Last week, the Third Circuit Court of Appeals filed a short order deciding on its own that the Riccio v. Sentry Credit, Inc. case (No. 18-1463) is “controlled by a prior decision of the court which warrants reconsideration” and decided on its own to review the matter en banc—in other words, before all Third Circuit judges rather than just a panel of three judges.
The crux of the Riccio case is whether including a telephone number on an initial collection letter somehow misleads the consumer into thinking he can dispute the debt orally, while the Third Circuit requires all 1692g disputes to be in writing. The district court found in favor of Sentry Credit and dismissed the case, a decision that was promptly appealed by the consumer. The Third Circuit held oral arguments on Riccio and several other similar cases on September 12, 2019, and the order referenced above was the outcome.

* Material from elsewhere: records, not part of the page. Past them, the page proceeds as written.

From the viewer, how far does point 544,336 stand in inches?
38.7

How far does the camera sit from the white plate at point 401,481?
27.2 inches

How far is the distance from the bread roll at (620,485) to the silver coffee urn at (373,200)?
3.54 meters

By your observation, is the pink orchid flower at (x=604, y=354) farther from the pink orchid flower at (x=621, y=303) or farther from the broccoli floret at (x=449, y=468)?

While the Third Circuit did not specify which “prior decision” it will reconsider, it is likely to be Graziano v. Harrison, F.2d 107 (3d Cir. 1991), where the court made its determination that 1692g disputes must be in writing. Graziano not only created a Circuit split on the issue but also spawned many similar decisions within the Third Circuit such as Caprio v. Healthcare Revenue Recovery Group, LLC, 709 F.3d 142 (3d Cir. 2013), which was heavily cited in the consumer’s appellate brief in Riccio.